We succeeded: The resinous tartness of the coastal forest combines perfectly with the spices to create a surprising freshness. A touch of the Baltic Sea that you can taste.
Treasures from the water
Winter storms are not uncommon on the Western Pomerania Baltic coast. When they have settled down, nature guide Martin Hagemann sets off on beach tours with his guests. “The walks on the beach are often referred to as amber walks, but they are actually beach hikes,” he explains.
Because it is mostly other beautiful things than amber that the beach goers find and take with them – for example interesting and unusual clam shells and chicken gods, so there are flints with a hole in the middle.
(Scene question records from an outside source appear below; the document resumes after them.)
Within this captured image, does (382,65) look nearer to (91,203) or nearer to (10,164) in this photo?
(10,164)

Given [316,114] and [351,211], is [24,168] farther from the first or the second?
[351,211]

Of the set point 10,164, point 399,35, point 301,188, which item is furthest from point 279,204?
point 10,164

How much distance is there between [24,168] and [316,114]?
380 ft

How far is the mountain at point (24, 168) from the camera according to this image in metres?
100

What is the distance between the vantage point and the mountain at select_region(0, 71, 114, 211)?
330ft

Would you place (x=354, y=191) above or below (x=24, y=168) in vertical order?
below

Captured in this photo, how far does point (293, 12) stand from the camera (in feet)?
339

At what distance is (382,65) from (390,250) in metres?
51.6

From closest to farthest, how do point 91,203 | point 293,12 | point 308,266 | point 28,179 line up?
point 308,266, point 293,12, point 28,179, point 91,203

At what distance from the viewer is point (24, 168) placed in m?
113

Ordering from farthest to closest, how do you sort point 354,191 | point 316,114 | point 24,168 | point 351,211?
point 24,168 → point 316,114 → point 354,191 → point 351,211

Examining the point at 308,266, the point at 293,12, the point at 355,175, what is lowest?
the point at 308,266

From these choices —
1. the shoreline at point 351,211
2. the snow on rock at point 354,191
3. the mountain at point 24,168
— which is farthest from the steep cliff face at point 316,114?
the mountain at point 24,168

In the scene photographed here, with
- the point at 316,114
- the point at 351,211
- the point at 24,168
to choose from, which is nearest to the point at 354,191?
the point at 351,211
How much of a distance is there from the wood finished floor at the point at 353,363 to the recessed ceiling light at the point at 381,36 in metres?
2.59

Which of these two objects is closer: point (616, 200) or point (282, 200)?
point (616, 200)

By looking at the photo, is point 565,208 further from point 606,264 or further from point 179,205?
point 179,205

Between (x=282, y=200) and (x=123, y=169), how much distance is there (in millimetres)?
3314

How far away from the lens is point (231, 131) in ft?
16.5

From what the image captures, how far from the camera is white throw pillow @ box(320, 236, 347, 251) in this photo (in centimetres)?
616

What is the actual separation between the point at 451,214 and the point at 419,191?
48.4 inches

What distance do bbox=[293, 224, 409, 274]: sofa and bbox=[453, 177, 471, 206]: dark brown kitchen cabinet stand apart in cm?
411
Martin Hagemann and his guests go to the Darß at the rinsing area and their eyes wander over the sand. There, something sparkles there. Sunlight chases the beach and sets the scene for this wild coast in a spectacular way. A piece of green shimmers finely and mysteriously, almost as noble as a gem. “This is sea glass,” explains Hagemann, who collects it himself, “the most common colors are brown, white and green.”
The colors of bottle glass that ends up in the sea and whose shards on sand and gravel are ground round by the waves over decades and get a real patina. There are sea glass in all colors: red, orange and purple are among the rarest tones. It has long been used to make jewelry, really beautiful pieces glitter finely – and in all colors. If you are very lucky, you might find a red piece that looks like a ruby or a blue one like a sapphire.
Sometimes they are also a piece of history: “I found the rest of a Lysol bottle from the Schülke und Mayr company, founded in Hamburg in 1889, which was washed up here on the Baltic Sea beach after more than a century.” Martin Hagemann is inspired by such treasures , his guests follow suit. It doesn’t always have to be amber.